I yank up my pants and do up my jeans. I sigh as I walk out of the bathroom.

My mam is in her gown. “Morning, sunshine,” she says. “What’s got you looking so worried?”

“Nothing.” I shake my head.

“Doesn’t look like nothing to me.” She lifts her brows and folds her arms across her ample chest.

I told my mam everything that happened as soon as I got back. All about Gaire…all about how he lied. How manipulative he was. I told her about my time in the Underworld. I also told her about Rage. I left out certain details, but she knows the bigger picture. I’ve cried a lot since coming home. I stayed in my old room for days. She knows we didn’t use protection. She knows that I might be pregnant. She knows that Rage is in love with me and how afraid that made me. How suffocated I felt. My mam knows a lot of things.

She smiles, taking me out of my musings. “You’re from a fertile line,” she says.

“How did you know that it was playing on my mind?” I gush.

“A mam is supposed to know. Not just that; I’m a woman too, you know.” She winks.

“I know, Mam.”

“Let’s go have some tea, and you can tell me all about it.”

I nod. Within five minutes, I have a steaming mug in my hands, and we’re sitting in front of the crackling fire. I feel better already.

“You’re wondering for the hundredth time whether you’re with litter.” She lifts her brows.

I nod. It’s not the hundredth time. It’s more like the thousandth time, and it’s driving me crazy. “I’m being silly,” I say. “I know my cycle is messed up. I was still hoping I’d get my menstruation so that I can relax. The more time that goes by, the more worried I become.” I clutch my mug tighter.
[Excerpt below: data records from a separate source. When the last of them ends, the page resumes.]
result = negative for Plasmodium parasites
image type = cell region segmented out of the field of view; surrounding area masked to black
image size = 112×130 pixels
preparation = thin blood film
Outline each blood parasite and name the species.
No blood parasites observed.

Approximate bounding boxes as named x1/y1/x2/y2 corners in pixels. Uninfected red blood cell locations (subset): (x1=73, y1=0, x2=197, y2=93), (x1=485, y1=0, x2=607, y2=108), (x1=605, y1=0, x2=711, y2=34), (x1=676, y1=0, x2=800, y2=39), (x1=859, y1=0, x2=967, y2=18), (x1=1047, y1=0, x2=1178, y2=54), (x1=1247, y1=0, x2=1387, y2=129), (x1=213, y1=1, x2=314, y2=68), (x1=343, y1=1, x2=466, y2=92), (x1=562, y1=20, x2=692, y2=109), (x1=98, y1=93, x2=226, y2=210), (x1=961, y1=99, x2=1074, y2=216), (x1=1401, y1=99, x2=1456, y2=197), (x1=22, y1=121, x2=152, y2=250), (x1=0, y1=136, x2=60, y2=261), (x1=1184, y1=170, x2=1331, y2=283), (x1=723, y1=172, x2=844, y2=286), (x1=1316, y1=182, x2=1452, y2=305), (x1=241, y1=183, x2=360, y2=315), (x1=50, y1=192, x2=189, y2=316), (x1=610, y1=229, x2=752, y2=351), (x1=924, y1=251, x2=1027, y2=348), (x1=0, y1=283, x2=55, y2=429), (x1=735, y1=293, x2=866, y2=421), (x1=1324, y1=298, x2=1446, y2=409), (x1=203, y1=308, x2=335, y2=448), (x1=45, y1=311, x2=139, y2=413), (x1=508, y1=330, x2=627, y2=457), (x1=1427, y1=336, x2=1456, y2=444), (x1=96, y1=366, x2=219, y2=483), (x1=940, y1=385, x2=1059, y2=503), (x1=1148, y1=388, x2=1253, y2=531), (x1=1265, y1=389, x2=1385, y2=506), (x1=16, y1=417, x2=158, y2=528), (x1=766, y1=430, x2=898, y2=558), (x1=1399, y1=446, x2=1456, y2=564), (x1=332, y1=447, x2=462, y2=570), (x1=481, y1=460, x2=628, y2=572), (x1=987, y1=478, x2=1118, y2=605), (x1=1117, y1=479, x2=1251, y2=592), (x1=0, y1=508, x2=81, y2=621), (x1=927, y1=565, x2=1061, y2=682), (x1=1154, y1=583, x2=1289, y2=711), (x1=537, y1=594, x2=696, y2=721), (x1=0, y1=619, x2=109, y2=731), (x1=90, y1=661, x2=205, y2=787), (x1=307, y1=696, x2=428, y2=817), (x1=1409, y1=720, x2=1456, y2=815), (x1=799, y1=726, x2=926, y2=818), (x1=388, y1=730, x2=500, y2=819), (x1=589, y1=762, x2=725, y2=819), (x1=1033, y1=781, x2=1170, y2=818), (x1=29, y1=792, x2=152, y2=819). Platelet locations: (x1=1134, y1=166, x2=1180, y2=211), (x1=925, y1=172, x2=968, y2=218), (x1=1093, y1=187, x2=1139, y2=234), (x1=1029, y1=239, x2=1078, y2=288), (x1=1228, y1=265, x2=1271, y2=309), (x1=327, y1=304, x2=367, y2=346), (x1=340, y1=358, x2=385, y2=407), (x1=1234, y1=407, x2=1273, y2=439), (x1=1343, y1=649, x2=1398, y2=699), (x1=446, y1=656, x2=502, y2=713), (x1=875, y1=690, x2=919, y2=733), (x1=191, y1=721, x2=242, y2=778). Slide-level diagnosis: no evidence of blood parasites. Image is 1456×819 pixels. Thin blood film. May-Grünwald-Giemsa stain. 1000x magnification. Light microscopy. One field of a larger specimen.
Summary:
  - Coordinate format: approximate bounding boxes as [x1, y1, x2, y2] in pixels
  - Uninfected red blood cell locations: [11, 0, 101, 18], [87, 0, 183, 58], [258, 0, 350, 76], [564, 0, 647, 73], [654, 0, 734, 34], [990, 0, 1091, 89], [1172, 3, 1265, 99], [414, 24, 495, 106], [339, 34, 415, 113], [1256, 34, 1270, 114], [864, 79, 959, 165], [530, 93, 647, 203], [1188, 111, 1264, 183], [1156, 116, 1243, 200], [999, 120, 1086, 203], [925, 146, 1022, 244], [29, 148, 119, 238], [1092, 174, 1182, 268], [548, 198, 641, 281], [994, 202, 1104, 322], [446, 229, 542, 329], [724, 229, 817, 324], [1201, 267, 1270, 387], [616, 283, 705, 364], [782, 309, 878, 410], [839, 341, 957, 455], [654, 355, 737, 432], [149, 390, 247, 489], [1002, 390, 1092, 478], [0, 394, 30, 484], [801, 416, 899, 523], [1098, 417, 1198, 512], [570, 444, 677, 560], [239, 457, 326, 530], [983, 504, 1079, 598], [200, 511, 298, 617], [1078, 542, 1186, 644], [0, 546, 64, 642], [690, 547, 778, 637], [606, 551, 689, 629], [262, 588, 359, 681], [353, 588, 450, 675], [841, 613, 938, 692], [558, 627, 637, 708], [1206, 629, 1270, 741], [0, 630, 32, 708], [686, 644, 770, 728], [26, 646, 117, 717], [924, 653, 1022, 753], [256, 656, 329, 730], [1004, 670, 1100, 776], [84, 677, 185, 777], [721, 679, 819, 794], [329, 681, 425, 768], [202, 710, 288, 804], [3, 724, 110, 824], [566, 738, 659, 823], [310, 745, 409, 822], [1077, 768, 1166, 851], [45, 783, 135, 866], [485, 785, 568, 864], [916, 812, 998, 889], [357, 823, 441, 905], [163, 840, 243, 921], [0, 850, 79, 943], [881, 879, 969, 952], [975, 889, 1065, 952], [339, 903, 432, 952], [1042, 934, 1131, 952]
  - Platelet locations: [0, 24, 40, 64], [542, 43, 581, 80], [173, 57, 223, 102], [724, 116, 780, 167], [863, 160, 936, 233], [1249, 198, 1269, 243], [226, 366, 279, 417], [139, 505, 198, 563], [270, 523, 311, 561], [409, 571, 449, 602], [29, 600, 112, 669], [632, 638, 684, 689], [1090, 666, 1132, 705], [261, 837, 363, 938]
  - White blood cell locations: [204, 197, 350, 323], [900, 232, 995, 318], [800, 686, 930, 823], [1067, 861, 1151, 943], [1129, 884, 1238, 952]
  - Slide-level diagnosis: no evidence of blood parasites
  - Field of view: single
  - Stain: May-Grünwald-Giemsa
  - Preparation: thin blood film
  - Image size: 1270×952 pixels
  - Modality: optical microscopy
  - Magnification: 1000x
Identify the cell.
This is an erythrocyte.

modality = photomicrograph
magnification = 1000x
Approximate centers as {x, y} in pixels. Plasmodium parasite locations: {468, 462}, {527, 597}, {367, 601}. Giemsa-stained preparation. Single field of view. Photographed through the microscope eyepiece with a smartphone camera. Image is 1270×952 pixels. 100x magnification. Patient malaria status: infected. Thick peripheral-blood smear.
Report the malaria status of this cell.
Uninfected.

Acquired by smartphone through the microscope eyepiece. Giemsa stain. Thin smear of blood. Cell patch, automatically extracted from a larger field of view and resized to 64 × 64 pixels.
“You’re not being silly. You’re perfectly normal,” she assures me. “Any woman would feel this way. I remember your Tad and I trying. It took about six or seven months. Every month was like what you’re feeling now. Waiting…wondering…hoping.”

I sip my tea.

“I guess it’s different for you since you’re not with Rage. Such a strange name.”

“Mam,” I raise my voice, “you were the one who taught me that things are not always as they seem. His name suits him, and yet…there’s a tenderness in him…a vulnerability, even. He is so much more than his name. Don’t judge him, please.”

She smiles, looking at me from over her mug. “I feel like I almost know him,” she says. “You’ve spoken about him so often.”

“That’s not true. I…” Then again, maybe I have spoken about him regularly. “I guess I can’t help it. He’s on my mind. We went through so much.” I sigh. “I’m driving myself nuts about possibly being pregnant even though I know I’m not.”

My mam gets up. She goes over to the vegetable drawer. It’s where she keeps the potatoes, the squash, and the onions. She rummages through the drawer and pulls out a rectangular box.